有名人捕虜のなかに内通者がいたり、たまたまけがをした村人の治療のために城をでていた捕虜が、ボルマン一行にでくわしたりと、たくみな小技をつかってよく読ませる。
が、いかんせん本筋が弱い。
ボルマンが一体なにを狙っているのかよくわからないのが致命的。
替え玉と本人、どちらが本物なのかを読者にわからなくしたことも――思わせぶりな書きかたで読者の興味を引きつけようとしたのだろうが――失敗しているといえるだろう。

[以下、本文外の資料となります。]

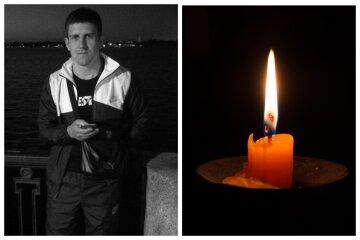 дарвін потужанский, поліцейський загинув дніпро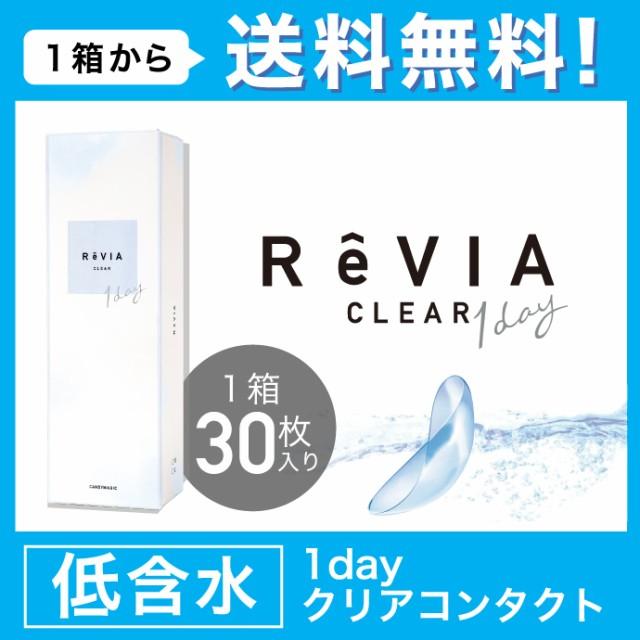 レヴィア クリア ワンデー ReVIA CLEAR 1day 低含...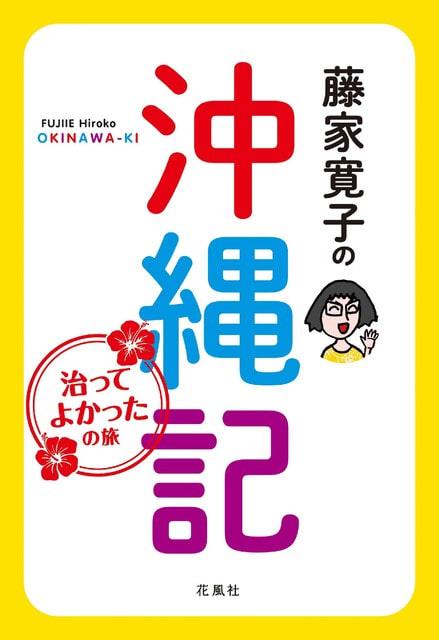藤家寛子の「沖縄記」「減薬記」は、実話のビルディングスロマン(教養小説)です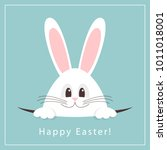 happy easter greeting card.... | Shutterstock .eps vector #1011018001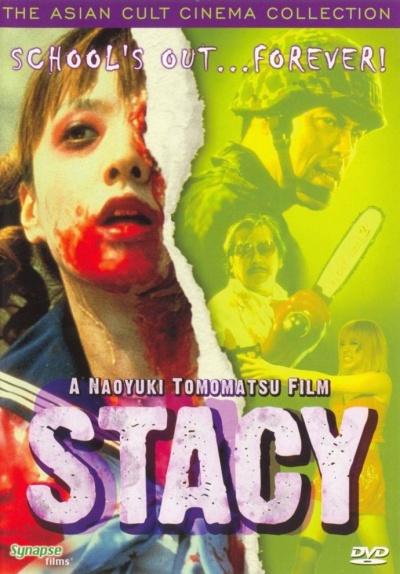Стейси: нападение школьниц-зомби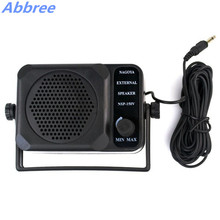Abbree Mini External Speaker NSP-150V ham For Motorola ICOM Yaesu Baofeng TYT Walkie Talkie Mobile Radio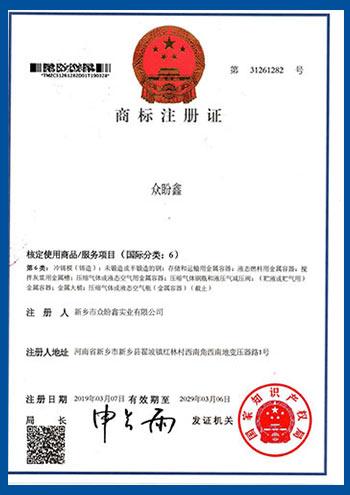 中国液氮罐制造商-众盼鑫液氮罐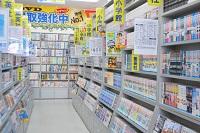 ときわ書店 ひたちなか店の求人情報を見る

「裏切りのキロス」(ジャック・ヒギンズ/著 伏見威蕃/訳 二見書房 1986)

原題は“The Dark Side of the Island”
原書の刊行は、1963年。
ハリー・パタースン名義で刊行されたと、訳者あとがき。

3人称多視点。
「地獄島の要塞」と同じく、エーゲ海が舞台。
3部構成で、現在・過去(戦時中)・現在と展開する。

主人公は、元英国軍大尉、ヒュー・ロマックス。
現在は、カリフォルニア在住の脚本家。
第2次大戦中、キロス島でたたかったロマックスは、17年ぶりにこの島にもどってくる。
が、島民には、「わしらをドイツに売った裏切り者」と、あからさまに敵意をしめされる。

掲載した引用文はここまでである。